I'm thinking about stories. Even after the hubub over Stefan Sagmeister's missive "You are Not a Storyteller" has died down. Not because I think advertising people or even most people should consider themselves storytellers. God no. No God, no. I think people claiming to be storytellers are just searching to make themselves feel better about whatever they actually do.

It also seems that so called "storytellers" don't have a clue of what makes a good story. They haven't studied the shapes of stories, or the structure of stories, or even the essential aspects of story. Rather they throw out these lovely tales about how things just keep getting better because x, y, and z. (X, Y, and Z usually being some set of circumstances brought on by a product.) They are usually stories without conflict, devoid of lessons, and only completely self serving. Which means they're bad stories. So even if these people who claim they are storyteller are storytellers they're bad storytellers at best.

As for advertising it's closer to sketch than storytelling. Because sketch is all about heightening until you reach a point where you can't heighten any more. There doesn't have to be an arc. No one has to learn anything. Hell, as long as you haven't wasted people's time it's a good sketch. There are nuances, yes, and sketch is traditionally comedy but I think there's a bit of humor in any good ad, even if that humor comes from the relatability of some situation.

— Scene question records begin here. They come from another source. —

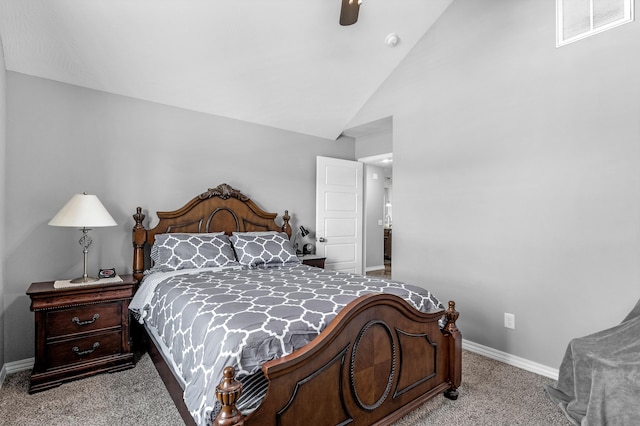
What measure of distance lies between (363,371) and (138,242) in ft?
A: 7.99

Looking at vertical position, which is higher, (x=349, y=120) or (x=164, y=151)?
(x=349, y=120)

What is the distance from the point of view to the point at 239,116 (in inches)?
154

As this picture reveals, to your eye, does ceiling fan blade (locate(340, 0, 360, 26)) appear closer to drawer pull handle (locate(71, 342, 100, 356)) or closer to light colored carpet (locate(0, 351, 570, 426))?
light colored carpet (locate(0, 351, 570, 426))

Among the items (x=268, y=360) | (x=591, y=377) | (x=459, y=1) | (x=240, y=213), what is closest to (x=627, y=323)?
(x=591, y=377)

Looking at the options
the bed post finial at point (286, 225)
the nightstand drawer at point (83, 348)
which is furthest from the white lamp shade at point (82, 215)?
the bed post finial at point (286, 225)

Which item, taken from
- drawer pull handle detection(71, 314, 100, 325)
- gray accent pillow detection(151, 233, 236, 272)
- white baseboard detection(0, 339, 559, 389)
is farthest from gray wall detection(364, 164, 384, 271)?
drawer pull handle detection(71, 314, 100, 325)

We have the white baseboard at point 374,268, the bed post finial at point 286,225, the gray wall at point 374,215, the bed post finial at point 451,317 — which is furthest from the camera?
the gray wall at point 374,215

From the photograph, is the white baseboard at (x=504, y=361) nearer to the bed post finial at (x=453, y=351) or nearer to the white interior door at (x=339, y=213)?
the bed post finial at (x=453, y=351)

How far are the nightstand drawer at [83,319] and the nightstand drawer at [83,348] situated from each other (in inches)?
2.6

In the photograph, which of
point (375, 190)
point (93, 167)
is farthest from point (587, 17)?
point (375, 190)

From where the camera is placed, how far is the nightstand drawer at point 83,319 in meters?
2.44

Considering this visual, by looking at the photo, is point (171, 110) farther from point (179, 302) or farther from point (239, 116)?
point (179, 302)

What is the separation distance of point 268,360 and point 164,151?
2.73 m

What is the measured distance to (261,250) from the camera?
3.33 m
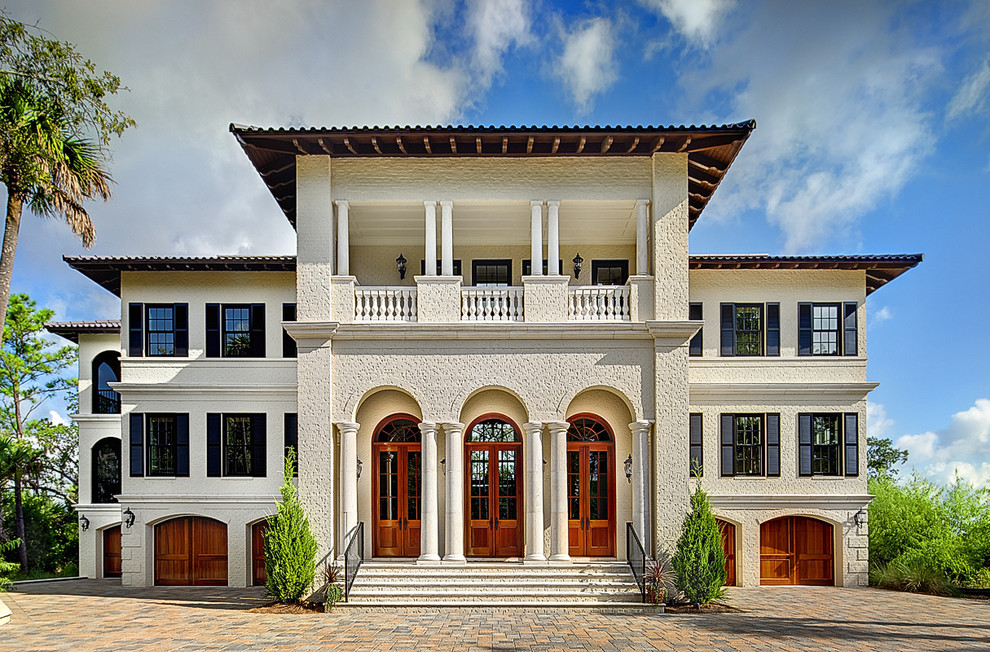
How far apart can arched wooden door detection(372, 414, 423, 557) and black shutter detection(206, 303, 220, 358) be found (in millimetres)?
5858

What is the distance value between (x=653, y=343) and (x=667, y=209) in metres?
3.03

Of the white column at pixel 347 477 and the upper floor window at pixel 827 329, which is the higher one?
the upper floor window at pixel 827 329

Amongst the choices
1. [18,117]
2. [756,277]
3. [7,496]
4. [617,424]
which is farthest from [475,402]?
[7,496]

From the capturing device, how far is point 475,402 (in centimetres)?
1784

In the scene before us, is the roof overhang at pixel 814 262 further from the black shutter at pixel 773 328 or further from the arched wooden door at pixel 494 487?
the arched wooden door at pixel 494 487

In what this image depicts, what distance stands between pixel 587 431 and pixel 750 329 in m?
5.62

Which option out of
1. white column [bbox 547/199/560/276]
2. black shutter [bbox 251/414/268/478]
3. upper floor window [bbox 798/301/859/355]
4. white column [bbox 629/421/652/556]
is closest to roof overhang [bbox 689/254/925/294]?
upper floor window [bbox 798/301/859/355]

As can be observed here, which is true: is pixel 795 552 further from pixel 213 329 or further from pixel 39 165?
pixel 39 165

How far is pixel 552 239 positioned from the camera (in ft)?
54.0

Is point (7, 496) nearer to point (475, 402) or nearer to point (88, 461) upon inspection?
point (88, 461)

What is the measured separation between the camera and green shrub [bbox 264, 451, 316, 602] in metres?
14.7

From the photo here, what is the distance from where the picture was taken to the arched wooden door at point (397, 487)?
17.7m

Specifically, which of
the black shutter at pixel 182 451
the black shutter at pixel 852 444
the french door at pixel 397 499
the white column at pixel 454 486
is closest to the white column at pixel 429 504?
the white column at pixel 454 486

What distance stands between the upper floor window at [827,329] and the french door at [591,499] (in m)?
6.48
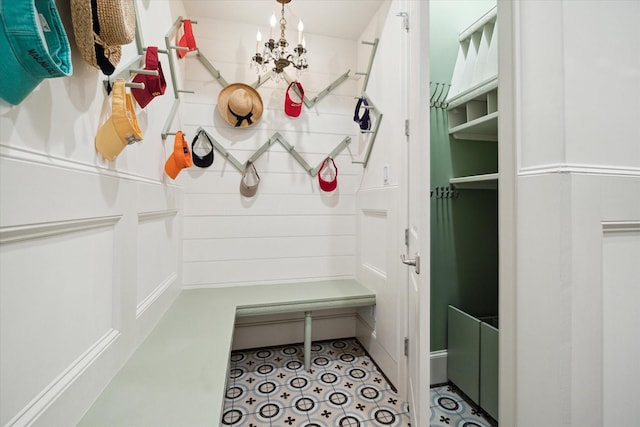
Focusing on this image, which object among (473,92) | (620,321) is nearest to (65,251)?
(620,321)

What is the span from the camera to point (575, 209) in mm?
928

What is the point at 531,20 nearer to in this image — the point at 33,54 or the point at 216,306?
the point at 33,54

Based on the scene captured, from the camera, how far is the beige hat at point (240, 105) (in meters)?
2.11

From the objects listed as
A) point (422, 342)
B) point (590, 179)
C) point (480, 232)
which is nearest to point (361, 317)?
point (480, 232)

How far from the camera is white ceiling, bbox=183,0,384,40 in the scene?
207cm

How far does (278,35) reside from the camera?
234cm

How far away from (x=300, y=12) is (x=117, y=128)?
5.88ft

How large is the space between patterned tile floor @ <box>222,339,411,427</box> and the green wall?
1.65ft

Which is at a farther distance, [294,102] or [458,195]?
[294,102]

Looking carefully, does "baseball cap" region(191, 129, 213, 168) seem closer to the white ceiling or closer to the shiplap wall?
the shiplap wall

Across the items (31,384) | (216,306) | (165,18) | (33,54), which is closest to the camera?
(33,54)

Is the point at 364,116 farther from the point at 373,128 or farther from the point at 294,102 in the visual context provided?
the point at 294,102

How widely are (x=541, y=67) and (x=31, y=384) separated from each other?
65.5 inches

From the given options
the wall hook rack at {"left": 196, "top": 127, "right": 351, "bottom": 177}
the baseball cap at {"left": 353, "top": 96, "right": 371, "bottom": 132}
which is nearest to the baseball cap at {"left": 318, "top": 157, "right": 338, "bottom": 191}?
the wall hook rack at {"left": 196, "top": 127, "right": 351, "bottom": 177}
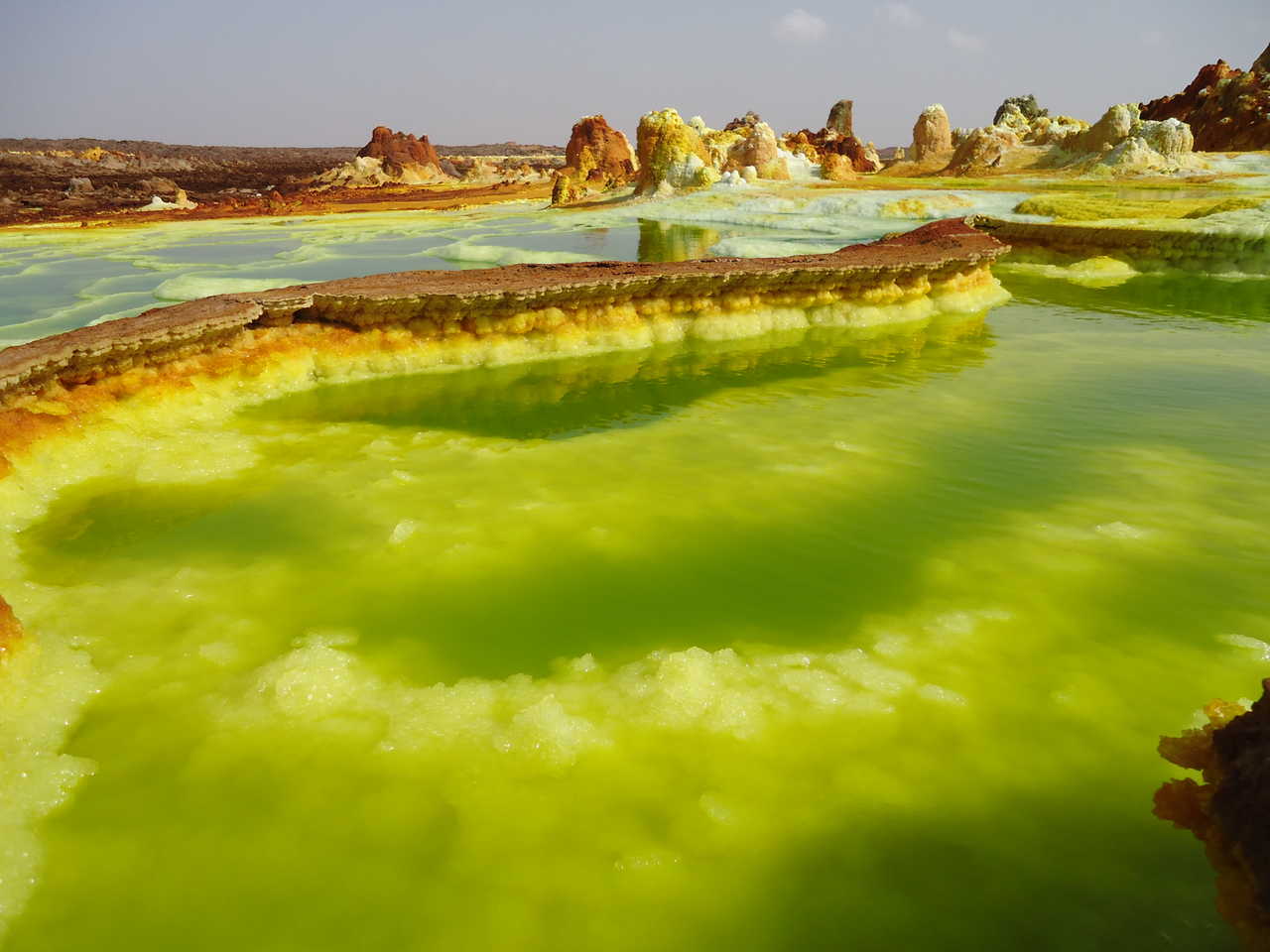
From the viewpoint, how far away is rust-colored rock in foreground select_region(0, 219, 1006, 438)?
4.95m

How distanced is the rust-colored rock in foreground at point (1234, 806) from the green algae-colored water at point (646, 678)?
0.83ft

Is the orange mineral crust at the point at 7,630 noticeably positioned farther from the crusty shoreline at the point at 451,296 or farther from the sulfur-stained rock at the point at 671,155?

I learned that lesson while working on a Claussen Pickles commercial. We'd sold this spot that was all about a penguin going to the refrigerated section to find Claussens. Rather than try to make that the best spot I possibly could by realizing it was a nice little trek by a funny animal I tried really, really hard (way too hard to be honest) to fit it into a story. It didn't need to be a story as much as it needed to be funny and adorable. that would have been enough. But in my desire to make a piece of advertising something it wasn't the whole thing crumbled in my hands. (An expensive lesson to learn on someone else's dime.) 

So I guess what I'm trying to say is that I learned that trying to make something good (whatever that means) far outpaces trying to be something because you're insecure about what you actually are.